======== Dataset ========

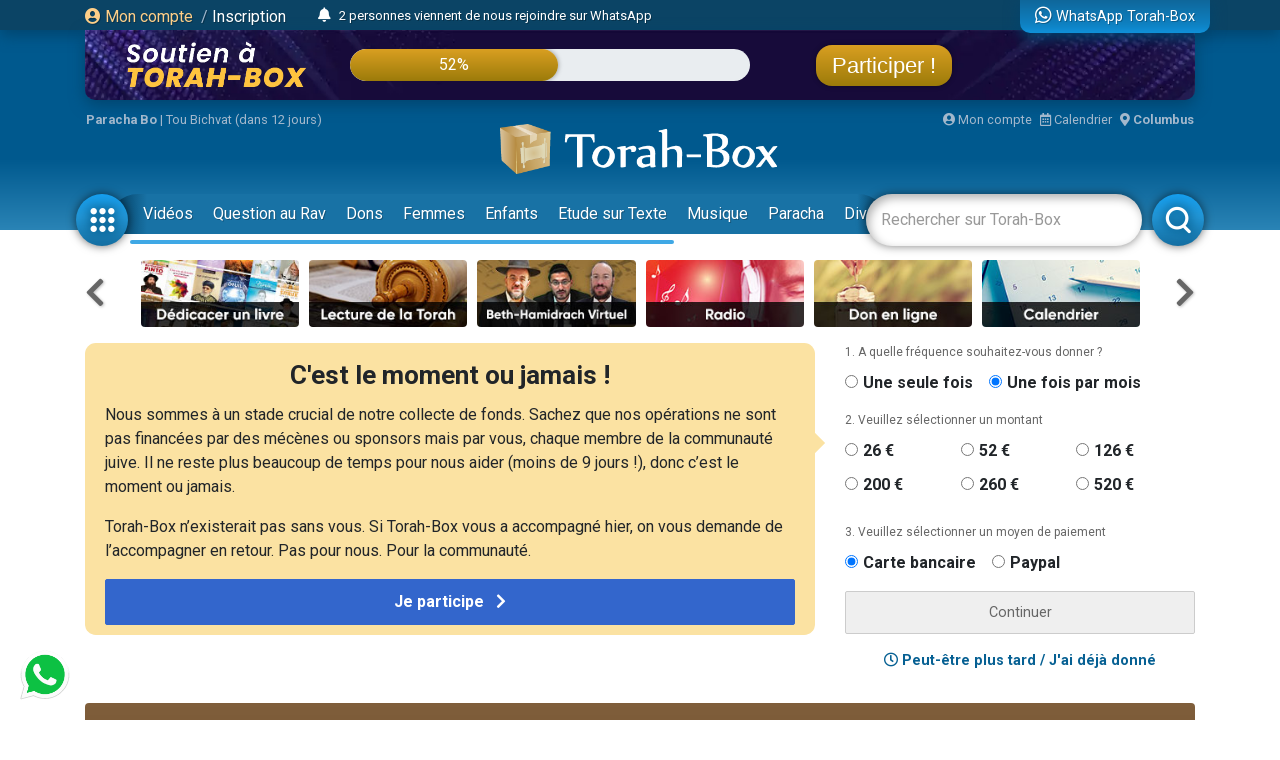

--- FILE ---
content_type: text/html; charset=UTF-8
request_url: https://www.torah-box.com/v/?f=bWVkaWEveW91dHViZS8wRXY4alY1UGV6WS5tcDQ%3D&ads=1&autoplay=0
body_size: 1811
content:
<!doctype html>
<html>
<head>
<meta charset="utf-8">
<meta name="robots" content="noindex" />
<title>Torah-Box Player</title>	
<link rel="stylesheet" href="build/mediaelementplayer.min.css">
<link rel="stylesheet" href="dist/context-menu/context-menu.min.css">
<link rel="stylesheet" href="dist/jump-forward/jump-forward.css">
<link rel="stylesheet" href="dist/jump-backward/jump-backward.css">
<link rel="stylesheet" href="dist/speed/speed.min.css">
<link rel="stylesheet" href="//fonts.googleapis.com/css?family=Roboto">
</head>
<body>
<!-- <div class="warning-message">Notre service de vidéos est actuellement indisponible.</div> -->
<div class="ads-container" style="display:none;"><span class="ads-timer"></span></div>
<div class="icon-mute" style="display:none;"></div>
<div class="video-container">
	<div class="video-responsive">
	<video id="broadcast-player" poster="https://broadcast.torah-box.com/media/youtube/0Ev8jV5PezY.jpg" preload="none" controls playsinline>
		<source type="video/mp4" src="https://broadcast.torah-box.com/media/youtube/0Ev8jV5PezY.mp4"/>
	</video>
	</div>
</div>
<script src="/inc/js/lib/jquery-3.7.1.min.js"></script>
<script src="build/mediaelement-and-player.min.js"></script>
<script src="dist/context-menu/context-menu.js"></script>
<script src="dist/jump-forward/jump-forward.js"></script>
<script src="dist/jump-backward/jump-backward.js"></script>
<script src="dist/speed/speed.js"></script>
<script>
var player = false;
var autoPlay = 0;
var autoMute = 0;
var adsTimerSec = 5;

var features = ['jumpbackward', 'playpause', 'jumpforward', 'current', 'progress', 'duration', 'volume', 'contextmenu', 'fullscreen', 'speed'];

var contextMenuItems = [
{
render: function render(player) {
    if (player.enterFullScreen === undefined) {
        return null;
        }

    if (player.isFullScreen) {
        return "Quitter le plein écran";
    } else {
        return "Plein écran";
        }
    },
click: function click(player) {
    if (player.isFullScreen) {
        player.exitFullScreen();
    } else {
        player.enterFullScreen();
        }
    }
},

{
render: function render(player) {
    if (player.media.muted) {
        return "Activer le son";
    } else {
        return "Désactiver le son";
        }
},
click: function click(player) {
    if (player.media.muted) {
        player.setMuted(false);
    } else {
        player.setMuted(true);
        }
    }
},

{
render: function render(player) {
    return "Lecteur natif";
},
click: function click(player) {
    document.location += '&noscript=1';
    }
}
];
	
function initPlayer() {
	player = new MediaElementPlayer(document.getElementById('broadcast-player'), {
		iPhoneUseNativeControls: false,
		iPadUseNativeControls: true,
		AndroidUseNativeControls: false,
		features: features,
		stretching: 'responsive',
		contextMenuItems: contextMenuItems,
		success: function (mediaElement, domObject) {
			if( autoPlay == 1 ) {
				mediaElement.play();
				}
			
			if( autoMute == 1 ) {
				mediaElement.setMuted(true);
				$('.icon-mute').show().on('click', function() {
					$(this).hide();
					mediaElement.setMuted(false);
					});
				}
			
			mediaElement.addEventListener('loadeddata', function(e) {
				if (typeof parent.onStartVideo === "function") { 
					parent.onStartVideo();
					}
				});
			
			mediaElement.addEventListener('ended', function(e) {
				if (typeof parent.onEndVideo === "function") { 
					parent.onEndVideo();
					}
				});
			
			mediaElement.addEventListener('pause', function(e) {
				if (typeof parent.onPauseVideo === "function") { 
					parent.onPauseVideo();
					}
				});
			
			mediaElement.addEventListener('volumechange', function(e) {
				if (typeof parent.onVolumeVideo === "function") { 
					parent.onVolumeVideo(e);
					}
				});
			
			mediaElement.addEventListener('canplay', function(e) {
				if (typeof parent.onCanplayVideo === "function") { 
					parent.onCanplayVideo(e);
					}
				});
			
			mediaElement.addEventListener('play', function(e) {
				if (typeof parent.onPlayVideo === "function") { 
					parent.onPlayVideo();
					}
				
				$('.poster-container').hide();
				
				if( adsTimerSec > 0 ) {
					adsLoading();
					}
				}, false);
			
			$('.poster-play').on('click', function(e) {
				play();
				});
			},
		});	
}

function adsLoading() {
	$.get('/ads/banner.php?t=640x360', function(data) {
		if( data != "" ) {
			$('.ads-container').append(data);
			pause();
			adsTimer();
			}
		});	
	}

function adsTimer() {
	var html = "Votre vidéo démarre dans "+ adsTimerSec +" seconde";
	if( adsTimerSec > 1 ) html += "s";
	$('.ads-timer').html(html);
	
	adsTimerSec--;
	
	if( adsTimerSec < 0 ) {
		$('.ads-container').hide();
		$('.video-container').show();
		play();		
		}
	else {
		$('.ads-container').show();
		$('.video-container').hide();
		setTimeout(adsTimer, 1000);
		}
	}
	
function play() {
	player.play();
}
	
function pause() {
	player.pause();
}
	
	
function goto(time) {
	player.currentTime = time;
	play();
}
	
function loadVideo(src) {
	if( !player ) {
		var img = src.replace('mp4', 'jpg');
		$('#broadcast-player').attr('poster', img);

		$('#broadcast-player source').attr('src', src);
		$('#broadcast-player')[0].load();
		
		autoPlay = true;
		initPlayer();
		}
	else {
		player.setSrc(src);
		play();
		}
	}

$(function() {
	if( $('#broadcast-player source').attr('src') != '' ) {
		initPlayer();
		}
	
		});
</script>
<style type="text/css">
.poster-container { position:absolute; width:100%; height:100%; background-repeat:no-repeat; background-size:cover; top:0; left:0; right:0; bottom:0; z-index:1000; display: flex; align-items: center; justify-content: center; }
.poster-play { }
.mejs__container { width:100%; height:100%; }
.mejs__contextmenu-item { font-family: 'Roboto', sans-serif, Arial; font-size:14px; }
body { background:#000; padding:0; margin:0; }
.icon-mute { cursor: pointer; width:80px; height:80px; border-radius: 10px; position:absolute; z-index:5000; top:20px; left:20px; background:url(img/mute.png) no-repeat center center rgba(0,0,0,0.50); background-size: 60% 60%; }
.ads-timer { font-family: 'Roboto', sans-serif; font-size:14px; position:absolute; top:0; left:0; background:rgba(0,0,0,0.60); color:#fff; width:96%; padding:5px 2%; } 
.ads-container { position:absolute; top:0; left:0; width:100%; height:100%; }
.ads-container img { width:100%; height:100%; }
.warning-message { font-family: 'Roboto', sans-serif; font-size:14px; background:red; color:white; text-align:center; padding:4px 0; }
</style>
</body>
</html>

--- FILE ---
content_type: text/html; charset=UTF-8
request_url: https://www.torah-box.com/ads/700x100/1768922113374
body_size: -189
content:
<a href="https://www.torah-box.com/ads/banner.php?id=970" target="_blank"><img src="https://assets.torah-box.com/ads/torah-box-hiloula-baba-sale-banniere-700x100-2023-01-24.jpg" alt="Cliquez-ici !"/></a>

--- FILE ---
content_type: text/html; charset=UTF-8
request_url: https://www.torah-box.com/ads/260x100/1768922113374
body_size: -386
content:
<a href="https://www.torah-box.com/ads/banner.php?id=158" target="_blank"><img src="https://assets.torah-box.com/ads/livre-deuil_260x100.png" alt="Cliquez-ici !"/></a>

========

_Task directions_
Write out the entries word for word. Skip the pictures.

_The answer_
--- FILE ---
content_type: text/html; charset=UTF-8
request_url: https://www.torah-box.com/v/?f=bWVkaWEveW91dHViZS8wRXY4alY1UGV6WS5tcDQ%3D&ads=1&autoplay=0
body_size: 1811
content:
<!doctype html>
<html>
<head>
<meta charset="utf-8">
<meta name="robots" content="noindex" />
<title>Torah-Box Player</title>	
<link rel="stylesheet" href="build/mediaelementplayer.min.css">
<link rel="stylesheet" href="dist/context-menu/context-menu.min.css">
<link rel="stylesheet" href="dist/jump-forward/jump-forward.css">
<link rel="stylesheet" href="dist/jump-backward/jump-backward.css">
<link rel="stylesheet" href="dist/speed/speed.min.css">
<link rel="stylesheet" href="//fonts.googleapis.com/css?family=Roboto">
</head>
<body>
<!-- <div class="warning-message">Notre service de vidéos est actuellement indisponible.</div> -->
<div class="ads-container" style="display:none;"><span class="ads-timer"></span></div>
<div class="icon-mute" style="display:none;"></div>
<div class="video-container">
	<div class="video-responsive">
	<video id="broadcast-player" poster="https://broadcast.torah-box.com/media/youtube/0Ev8jV5PezY.jpg" preload="none" controls playsinline>
		<source type="video/mp4" src="https://broadcast.torah-box.com/media/youtube/0Ev8jV5PezY.mp4"/>
	</video>
	</div>
</div>
<script src="/inc/js/lib/jquery-3.7.1.min.js"></script>
<script src="build/mediaelement-and-player.min.js"></script>
<script src="dist/context-menu/context-menu.js"></script>
<script src="dist/jump-forward/jump-forward.js"></script>
<script src="dist/jump-backward/jump-backward.js"></script>
<script src="dist/speed/speed.js"></script>
<script>
var player = false;
var autoPlay = 0;
var autoMute = 0;
var adsTimerSec = 5;

var features = ['jumpbackward', 'playpause', 'jumpforward', 'current', 'progress', 'duration', 'volume', 'contextmenu', 'fullscreen', 'speed'];

var contextMenuItems = [
{
render: function render(player) {
    if (player.enterFullScreen === undefined) {
        return null;
        }

    if (player.isFullScreen) {
        return "Quitter le plein écran";
    } else {
        return "Plein écran";
        }
    },
click: function click(player) {
    if (player.isFullScreen) {
        player.exitFullScreen();
    } else {
        player.enterFullScreen();
        }
    }
},

{
render: function render(player) {
    if (player.media.muted) {
        return "Activer le son";
    } else {
        return "Désactiver le son";
        }
},
click: function click(player) {
    if (player.media.muted) {
        player.setMuted(false);
    } else {
        player.setMuted(true);
        }
    }
},

{
render: function render(player) {
    return "Lecteur natif";
},
click: function click(player) {
    document.location += '&noscript=1';
    }
}
];
	
function initPlayer() {
	player = new MediaElementPlayer(document.getElementById('broadcast-player'), {
		iPhoneUseNativeControls: false,
		iPadUseNativeControls: true,
		AndroidUseNativeControls: false,
		features: features,
		stretching: 'responsive',
		contextMenuItems: contextMenuItems,
		success: function (mediaElement, domObject) {
			if( autoPlay == 1 ) {
				mediaElement.play();
				}
			
			if( autoMute == 1 ) {
				mediaElement.setMuted(true);
				$('.icon-mute').show().on('click', function() {
					$(this).hide();
					mediaElement.setMuted(false);
					});
				}
			
			mediaElement.addEventListener('loadeddata', function(e) {
				if (typeof parent.onStartVideo === "function") { 
					parent.onStartVideo();
					}
				});
			
			mediaElement.addEventListener('ended', function(e) {
				if (typeof parent.onEndVideo === "function") { 
					parent.onEndVideo();
					}
				});
			
			mediaElement.addEventListener('pause', function(e) {
				if (typeof parent.onPauseVideo === "function") { 
					parent.onPauseVideo();
					}
				});
			
			mediaElement.addEventListener('volumechange', function(e) {
				if (typeof parent.onVolumeVideo === "function") { 
					parent.onVolumeVideo(e);
					}
				});
			
			mediaElement.addEventListener('canplay', function(e) {
				if (typeof parent.onCanplayVideo === "function") { 
					parent.onCanplayVideo(e);
					}
				});
			
			mediaElement.addEventListener('play', function(e) {
				if (typeof parent.onPlayVideo === "function") { 
					parent.onPlayVideo();
					}
				
				$('.poster-container').hide();
				
				if( adsTimerSec > 0 ) {
					adsLoading();
					}
				}, false);
			
			$('.poster-play').on('click', function(e) {
				play();
				});
			},
		});	
}

function adsLoading() {
	$.get('/ads/banner.php?t=640x360', function(data) {
		if( data != "" ) {
			$('.ads-container').append(data);
			pause();
			adsTimer();
			}
		});	
	}

function adsTimer() {
	var html = "Votre vidéo démarre dans "+ adsTimerSec +" seconde";
	if( adsTimerSec > 1 ) html += "s";
	$('.ads-timer').html(html);
	
	adsTimerSec--;
	
	if( adsTimerSec < 0 ) {
		$('.ads-container').hide();
		$('.video-container').show();
		play();		
		}
	else {
		$('.ads-container').show();
		$('.video-container').hide();
		setTimeout(adsTimer, 1000);
		}
	}
	
function play() {
	player.play();
}
	
function pause() {
	player.pause();
}
	
	
function goto(time) {
	player.currentTime = time;
	play();
}
	
function loadVideo(src) {
	if( !player ) {
		var img = src.replace('mp4', 'jpg');
		$('#broadcast-player').attr('poster', img);

		$('#broadcast-player source').attr('src', src);
		$('#broadcast-player')[0].load();
		
		autoPlay = true;
		initPlayer();
		}
	else {
		player.setSrc(src);
		play();
		}
	}

$(function() {
	if( $('#broadcast-player source').attr('src') != '' ) {
		initPlayer();
		}
	
		});
</script>
<style type="text/css">
.poster-container { position:absolute; width:100%; height:100%; background-repeat:no-repeat; background-size:cover; top:0; left:0; right:0; bottom:0; z-index:1000; display: flex; align-items: center; justify-content: center; }
.poster-play { }
.mejs__container { width:100%; height:100%; }
.mejs__contextmenu-item { font-family: 'Roboto', sans-serif, Arial; font-size:14px; }
body { background:#000; padding:0; margin:0; }
.icon-mute { cursor: pointer; width:80px; height:80px; border-radius: 10px; position:absolute; z-index:5000; top:20px; left:20px; background:url(img/mute.png) no-repeat center center rgba(0,0,0,0.50); background-size: 60% 60%; }
.ads-timer { font-family: 'Roboto', sans-serif; font-size:14px; position:absolute; top:0; left:0; background:rgba(0,0,0,0.60); color:#fff; width:96%; padding:5px 2%; } 
.ads-container { position:absolute; top:0; left:0; width:100%; height:100%; }
.ads-container img { width:100%; height:100%; }
.warning-message { font-family: 'Roboto', sans-serif; font-size:14px; background:red; color:white; text-align:center; padding:4px 0; }
</style>
</body>
</html>

--- FILE ---
content_type: text/html; charset=UTF-8
request_url: https://www.torah-box.com/ads/700x100/1768922113374
body_size: -189
content:
<a href="https://www.torah-box.com/ads/banner.php?id=970" target="_blank"><img src="https://assets.torah-box.com/ads/torah-box-hiloula-baba-sale-banniere-700x100-2023-01-24.jpg" alt="Cliquez-ici !"/></a>

--- FILE ---
content_type: text/html; charset=UTF-8
request_url: https://www.torah-box.com/ads/260x100/1768922113374
body_size: -386
content:
<a href="https://www.torah-box.com/ads/banner.php?id=158" target="_blank"><img src="https://assets.torah-box.com/ads/livre-deuil_260x100.png" alt="Cliquez-ici !"/></a>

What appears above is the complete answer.